Re: [PATCH,nvptx] Use CUDA driver API to select default runtime launch, geometry

Cesar Philippidis Tue, 07 Aug 2018 06:54:01 -0700

On 08/06/2018 11:08 PM, Tom de Vries wrote:
> On 08/01/2018 12:18 PM, Tom de Vries wrote:
> 
>> I think we need to add and handle:
>> ...
>>   CUDA_ONE_CALL_MAYBE_NULL (cuOccupancyMaxPotentialBlockSize)
>> ...
>>
> 
> I realized that the patch I posted introducing CUDA_ONE_CALL_MAYBE_NULL
> was incomplete, and needed to use the weak attribute in case of linking
> against a concrete libcuda.so.
> 
> So, I've now committed a patch implementing just CUDA_ONE_CALL_MAYBE_NULL:
> "[libgomp, nvptx] Handle CUDA_ONE_CALL_MAYBE_NULL" @
> https://gcc.gnu.org/ml/gcc-patches/2018-08/msg00447.html . You can use
> "CUDA_CALL_EXISTS (cuOccupancyMaxPotentialBlockSize)" to test for
> existence of the function in the cuda driver API.


Sorry for taking so long getting this patch updated. It's a slow build
and test cycle getting older versions of cuda to play nicely.

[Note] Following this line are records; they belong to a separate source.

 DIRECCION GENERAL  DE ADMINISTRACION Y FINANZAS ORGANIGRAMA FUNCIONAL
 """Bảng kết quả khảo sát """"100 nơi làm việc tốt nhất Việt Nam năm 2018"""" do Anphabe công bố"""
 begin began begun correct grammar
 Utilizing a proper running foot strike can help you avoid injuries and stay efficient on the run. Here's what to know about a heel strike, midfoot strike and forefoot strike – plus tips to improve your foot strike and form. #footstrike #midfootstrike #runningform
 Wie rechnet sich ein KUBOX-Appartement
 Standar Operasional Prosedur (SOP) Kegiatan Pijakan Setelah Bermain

So far,
I've managed to get CUDA 5.5 partially working with Nvidia driver
331.113 (which supports CUDA 6.0) in the sense that I spotted an error
with the patch; I realized that the cuda.h that ships with libgomp
emulates version CUDA 8.0. That lead to problems using cuLinkAddData,
because that function gets remapped to cuLinkAddData_v2 in CUDA 6.5 and
newer.

That leads me to a question, do we really want to support older versions
of CUDA without using the system's CUDA header files?

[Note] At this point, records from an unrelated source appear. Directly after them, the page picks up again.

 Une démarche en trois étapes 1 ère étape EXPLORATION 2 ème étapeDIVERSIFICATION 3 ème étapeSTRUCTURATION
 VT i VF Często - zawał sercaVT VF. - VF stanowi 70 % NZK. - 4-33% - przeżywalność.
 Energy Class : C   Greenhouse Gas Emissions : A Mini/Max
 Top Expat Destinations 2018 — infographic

>> The patch doesn't build in a setup with
>> --enable-offload-targets=nvptx-none and without cuda, that enables usage
>> of plugin/cuda/cuda.h:
>> ...
>> /data/offload-nvptx/src/libgomp/plugin/plugin-nvptx.c:98:16: error:
>> ‘cuOccupancyMaxPotentialBlockSize’ undeclared here (not in a function);
>> did you mean ‘cuOccupancyMaxPotentialBlockSizeWithFlags’?
>>  CUDA_ONE_CALL (cuOccupancyMaxPotentialBlockSize) \
>> ...
>>
> 
> I've committed a patch "[libgomp, nvptx, --without-cuda-driver] Don't
> use system cuda driver" @
> https://gcc.gnu.org/ml/gcc-patches/2018-08/msg00348.html .
> 
> Using --without-cuda-driver should make it easy to build using the
> dlopen interface without having to de-install the system libcuda.so.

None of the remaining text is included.